▶ [Aim of the exercise]: Produce the records again in full, exactly as shown below.

********

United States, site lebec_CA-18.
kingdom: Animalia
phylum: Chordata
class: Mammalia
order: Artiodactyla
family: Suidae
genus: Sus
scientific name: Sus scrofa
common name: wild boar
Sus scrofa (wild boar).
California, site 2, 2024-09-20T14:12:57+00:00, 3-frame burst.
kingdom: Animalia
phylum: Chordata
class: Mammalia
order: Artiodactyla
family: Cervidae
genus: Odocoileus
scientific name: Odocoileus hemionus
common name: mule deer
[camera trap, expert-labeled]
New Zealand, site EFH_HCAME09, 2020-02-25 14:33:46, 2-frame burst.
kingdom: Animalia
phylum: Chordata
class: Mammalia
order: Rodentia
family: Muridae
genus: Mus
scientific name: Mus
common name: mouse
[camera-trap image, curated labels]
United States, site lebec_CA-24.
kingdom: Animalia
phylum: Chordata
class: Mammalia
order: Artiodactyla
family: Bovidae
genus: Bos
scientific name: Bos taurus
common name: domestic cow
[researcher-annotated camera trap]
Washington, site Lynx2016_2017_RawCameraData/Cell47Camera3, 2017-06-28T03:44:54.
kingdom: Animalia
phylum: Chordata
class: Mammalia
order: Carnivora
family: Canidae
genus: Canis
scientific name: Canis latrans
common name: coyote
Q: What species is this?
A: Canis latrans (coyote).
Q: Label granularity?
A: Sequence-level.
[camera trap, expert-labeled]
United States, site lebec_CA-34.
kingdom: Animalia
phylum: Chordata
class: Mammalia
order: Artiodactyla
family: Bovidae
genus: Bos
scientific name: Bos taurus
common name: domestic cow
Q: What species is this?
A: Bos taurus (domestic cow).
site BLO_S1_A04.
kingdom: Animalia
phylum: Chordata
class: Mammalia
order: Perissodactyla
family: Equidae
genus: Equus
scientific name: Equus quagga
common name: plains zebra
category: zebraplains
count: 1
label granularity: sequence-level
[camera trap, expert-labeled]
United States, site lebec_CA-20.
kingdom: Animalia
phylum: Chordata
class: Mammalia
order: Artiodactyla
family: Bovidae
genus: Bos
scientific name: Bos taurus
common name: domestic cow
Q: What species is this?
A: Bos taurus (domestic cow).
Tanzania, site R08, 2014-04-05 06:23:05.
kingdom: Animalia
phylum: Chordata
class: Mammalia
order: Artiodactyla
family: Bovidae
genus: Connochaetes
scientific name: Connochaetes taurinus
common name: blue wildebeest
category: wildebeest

********

▶ [Final answer]:
United States, site lebec_CA-18.
kingdom: Animalia
phylum: Chordata
class: Mammalia
order: Artiodactyla
family: Suidae
genus: Sus
scientific name: Sus scrofa
common name: wild boar
Sus scrofa (wild boar).
California, site 2, 2024-09-20T14:12:57+00:00, 3-frame burst.
kingdom: Animalia
phylum: Chordata
class: Mammalia
order: Artiodactyla
family: Cervidae
genus: Odocoileus
scientific name: Odocoileus hemionus
common name: mule deer
[camera trap, expert-labeled]
New Zealand, site EFH_HCAME09, 2020-02-25 14:33:46, 2-frame burst.
kingdom: Animalia
phylum: Chordata
class: Mammalia
order: Rodentia
family: Muridae
genus: Mus
scientific name: Mus
common name: mouse
[camera-trap image, curated labels]
United States, site lebec_CA-24.
kingdom: Animalia
phylum: Chordata
class: Mammalia
order: Artiodactyla
family: Bovidae
genus: Bos
scientific name: Bos taurus
common name: domestic cow
[researcher-annotated camera trap]
Washington, site Lynx2016_2017_RawCameraData/Cell47Camera3, 2017-06-28T03:44:54.
kingdom: Animalia
phylum: Chordata
class: Mammalia
order: Carnivora
family: Canidae
genus: Canis
scientific name: Canis latrans
common name: coyote
Q: What species is this?
A: Canis latrans (coyote).
Q: Label granularity?
A: Sequence-level.
[camera trap, expert-labeled]
United States, site lebec_CA-34.
kingdom: Animalia
phylum: Chordata
class: Mammalia
order: Artiodactyla
family: Bovidae
genus: Bos
scientific name: Bos taurus
common name: domestic cow
Q: What species is this?
A: Bos taurus (domestic cow).
site BLO_S1_A04.
kingdom: Animalia
phylum: Chordata
class: Mammalia
order: Perissodactyla
family: Equidae
genus: Equus
scientific name: Equus quagga
common name: plains zebra
category: zebraplains
count: 1
label granularity: sequence-level
[camera trap, expert-labeled]
United States, site lebec_CA-20.
kingdom: Animalia
phylum: Chordata
class: Mammalia
order: Artiodactyla
family: Bovidae
genus: Bos
scientific name: Bos taurus
common name: domestic cow
Q: What species is this?
A: Bos taurus (domestic cow).
Tanzania, site R08, 2014-04-05 06:23:05.
kingdom: Animalia
phylum: Chordata
class: Mammalia
order: Artiodactyla
family: Bovidae
genus: Connochaetes
scientific name: Connochaetes taurinus
common name: blue wildebeest
category: wildebeest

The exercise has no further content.